SERAP also said that the right to work is essential for realizing other human rights and forms an inseparable and inherent part of human dignity.

NAICOM plans micro-insurance for poor Nigerians

The National Insurance Commission (NAICOM) has promised to come up with an action plan for the promotion of micro-insurance that will reduce poverty and aid sustainable economic development in the country.

The Commissioner for Insurance, Mr Fola Daniel announced the plan at a stakeholders meeting on micro-finance in Abuja.

According to Mr Daniel, the commission is at the final stage of developing a reliable micro-insurance framework with clear rules for investment and innovative procedures to reach the poor.

He noted that NAICOM has been making concerted efforts to deepen the Nigerian insurance market.

He further revealed that NAICOM is at the final stage of developing a reliable micro-insurance framework with clear rules and procedures to reach the poor.

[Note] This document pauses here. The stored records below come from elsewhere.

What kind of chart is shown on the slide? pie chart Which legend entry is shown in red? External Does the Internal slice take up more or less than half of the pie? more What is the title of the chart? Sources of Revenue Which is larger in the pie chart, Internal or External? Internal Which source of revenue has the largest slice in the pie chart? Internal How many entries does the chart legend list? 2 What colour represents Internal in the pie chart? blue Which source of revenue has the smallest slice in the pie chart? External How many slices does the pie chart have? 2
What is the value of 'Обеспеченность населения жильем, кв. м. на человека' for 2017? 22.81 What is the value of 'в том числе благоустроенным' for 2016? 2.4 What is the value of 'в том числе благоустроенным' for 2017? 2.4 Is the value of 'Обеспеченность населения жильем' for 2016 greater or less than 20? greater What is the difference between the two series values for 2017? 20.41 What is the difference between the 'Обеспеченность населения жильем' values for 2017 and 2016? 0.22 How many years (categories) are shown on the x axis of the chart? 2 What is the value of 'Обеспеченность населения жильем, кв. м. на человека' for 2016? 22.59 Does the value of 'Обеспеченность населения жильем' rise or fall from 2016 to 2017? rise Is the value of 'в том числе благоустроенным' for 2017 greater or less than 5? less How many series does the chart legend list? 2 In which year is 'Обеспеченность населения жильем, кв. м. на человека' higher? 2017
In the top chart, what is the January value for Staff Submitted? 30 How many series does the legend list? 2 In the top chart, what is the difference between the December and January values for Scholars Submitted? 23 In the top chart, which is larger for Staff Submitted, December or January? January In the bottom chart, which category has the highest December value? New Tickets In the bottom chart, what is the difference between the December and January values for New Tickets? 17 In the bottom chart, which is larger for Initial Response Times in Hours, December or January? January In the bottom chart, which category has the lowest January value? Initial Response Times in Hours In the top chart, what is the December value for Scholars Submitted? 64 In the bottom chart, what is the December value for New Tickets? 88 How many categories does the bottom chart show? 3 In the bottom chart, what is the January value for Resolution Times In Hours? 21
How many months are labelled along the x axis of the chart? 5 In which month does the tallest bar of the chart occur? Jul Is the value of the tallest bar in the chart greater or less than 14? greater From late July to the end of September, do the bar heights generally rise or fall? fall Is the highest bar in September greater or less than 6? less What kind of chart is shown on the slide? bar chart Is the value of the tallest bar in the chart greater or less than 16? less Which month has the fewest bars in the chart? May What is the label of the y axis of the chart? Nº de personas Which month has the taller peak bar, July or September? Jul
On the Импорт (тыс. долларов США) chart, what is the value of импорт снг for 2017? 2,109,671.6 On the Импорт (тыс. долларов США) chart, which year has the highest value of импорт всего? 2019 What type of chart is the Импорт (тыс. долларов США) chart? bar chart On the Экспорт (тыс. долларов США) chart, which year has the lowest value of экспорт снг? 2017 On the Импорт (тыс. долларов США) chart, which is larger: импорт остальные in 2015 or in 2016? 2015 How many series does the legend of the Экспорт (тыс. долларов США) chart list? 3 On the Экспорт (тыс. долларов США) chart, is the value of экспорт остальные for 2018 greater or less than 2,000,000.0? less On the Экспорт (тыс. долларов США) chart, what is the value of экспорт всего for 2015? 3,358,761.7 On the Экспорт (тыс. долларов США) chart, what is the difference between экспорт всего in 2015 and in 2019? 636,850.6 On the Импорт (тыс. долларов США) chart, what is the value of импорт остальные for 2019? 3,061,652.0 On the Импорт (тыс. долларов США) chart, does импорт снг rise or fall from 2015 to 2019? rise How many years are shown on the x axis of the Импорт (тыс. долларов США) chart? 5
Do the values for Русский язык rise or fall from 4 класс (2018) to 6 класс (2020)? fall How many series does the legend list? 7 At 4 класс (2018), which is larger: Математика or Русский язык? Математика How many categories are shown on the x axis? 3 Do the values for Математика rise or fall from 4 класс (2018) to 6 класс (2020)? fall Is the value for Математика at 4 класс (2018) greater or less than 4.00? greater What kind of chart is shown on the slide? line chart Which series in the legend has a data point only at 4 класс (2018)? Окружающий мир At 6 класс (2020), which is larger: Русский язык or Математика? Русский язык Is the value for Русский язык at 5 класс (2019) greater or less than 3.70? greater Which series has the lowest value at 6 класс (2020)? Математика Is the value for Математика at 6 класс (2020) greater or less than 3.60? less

These small steps, he claimed are guaranteed to ensure that the insurance culture is deeply entrenched especially to benefit Nigerians at the grass root.

Through international collaborations, last year the commission conducted a nationwide study on the potentials of micro-insurance in Nigeria with a drive to develop micro-insurance specifically designed towards the protection of low-income earners in the country.

International partners at the meeting however lamented that the Nigerian insurance sector has a grossly untapped opportunity with low market penetration.

The chief technical advisor from the International Labour Organization (ILO), Mr Yoseph Aseffa called for more support from the government towards advancing the micro-insurance initiative in Nigeria.